I awoke in the late hours of the morning. I screwed my eyes shut as I stretched out, feeling my muscles relax and hearing/feeling my bones pop. Enjoy the feeling of my large, empty…Wait, where did Kol go? I opened my eyes and sat up slowly, observing my surroundings. Kol was indeed gone, as were his clothes and the broken drawers. He must have gotten up earlier and cleaned up. I swung my legs over the side and stepped onto the lush carpet below, allowing my toes to curl in the wool. I looked towards the bathroom, sighing when I saw that the door had disappeared as had the door to my actual room. I now had no privacy at all, I guess in a way in was partly my fault. I sighed, pulling my abandoned socks by my bed and walked into the bathroom, quickly peeing then brushing my teeth.

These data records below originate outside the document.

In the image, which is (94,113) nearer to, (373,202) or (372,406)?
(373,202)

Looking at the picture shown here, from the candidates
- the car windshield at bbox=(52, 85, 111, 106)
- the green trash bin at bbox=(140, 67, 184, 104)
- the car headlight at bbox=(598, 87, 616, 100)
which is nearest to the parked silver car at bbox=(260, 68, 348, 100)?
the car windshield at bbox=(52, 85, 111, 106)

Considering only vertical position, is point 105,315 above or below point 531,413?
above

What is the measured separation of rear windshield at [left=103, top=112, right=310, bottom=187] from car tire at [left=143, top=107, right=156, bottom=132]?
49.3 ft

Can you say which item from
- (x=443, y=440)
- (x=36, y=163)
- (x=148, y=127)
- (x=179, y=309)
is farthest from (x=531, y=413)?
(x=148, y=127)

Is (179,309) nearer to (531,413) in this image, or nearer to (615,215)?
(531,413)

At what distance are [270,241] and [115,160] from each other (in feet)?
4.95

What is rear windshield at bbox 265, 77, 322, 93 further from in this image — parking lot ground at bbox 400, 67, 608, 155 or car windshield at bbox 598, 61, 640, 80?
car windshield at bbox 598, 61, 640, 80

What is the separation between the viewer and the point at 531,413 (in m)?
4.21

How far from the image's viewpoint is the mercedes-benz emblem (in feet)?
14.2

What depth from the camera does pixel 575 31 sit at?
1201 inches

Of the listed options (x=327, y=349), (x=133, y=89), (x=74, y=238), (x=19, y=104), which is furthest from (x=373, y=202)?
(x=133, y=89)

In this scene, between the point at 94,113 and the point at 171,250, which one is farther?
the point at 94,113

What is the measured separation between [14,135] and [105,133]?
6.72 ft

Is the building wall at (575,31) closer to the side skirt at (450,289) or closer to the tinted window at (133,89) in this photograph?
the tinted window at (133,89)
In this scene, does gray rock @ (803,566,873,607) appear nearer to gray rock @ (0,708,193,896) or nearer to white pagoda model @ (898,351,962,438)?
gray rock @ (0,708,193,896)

When I stepped back out again I slipped on the wood floors of my room, I squealed in surprise as I readied myself for the hit before falling onto my head. "Owe." I heard laughing from close by and sat up, holding my head. I glared at Rebekah as she sat on my bed, holding her stomach as she doubled over in laughter. I couldn't help but join in a little. When our laughter subsided, I couldn't help but notice the normalcy of the situation. "Where are the boys?" I asked when I noticed no one came rushing to see what had happened.

"Well Elijah and Klaus are out drinking I believe, I think they're discussing the incident last night. Finn is out searching for Sage, he got wind that she was still alive and looking for him. And Kol is out somewhere, I'm not sure where, probably looking for a girl to fuck and feed from," she crinkled her nose up at the mention of Sage and of Kol's conquests and I felt slightly jealous but quickly shook it away. "So we are going to have a girl's day," she said with a genuine smile and I felt a smile make its way on my face. "We'll go to the spa, get our hair and makeup done, then do some retail therapy, then we'll have a movie night with loads of snacks and takeaway, and have pillow fights in our frilly nighties."

I laughed at that, realising she probably hadn't had many friends over the years so she probably hadn't had a sleepover before, it seemed like her only source of knowledge was from what she'd seen in movies. Then realisation hit me, "I'll be able to go outside?" I asked with a grin and she nodded, then I jumped up and hugged her before I could comprehend what I was doing. I pulled away quickly and blushed with a shy smile. But she didn't seem angry in the slightest, she laughed even.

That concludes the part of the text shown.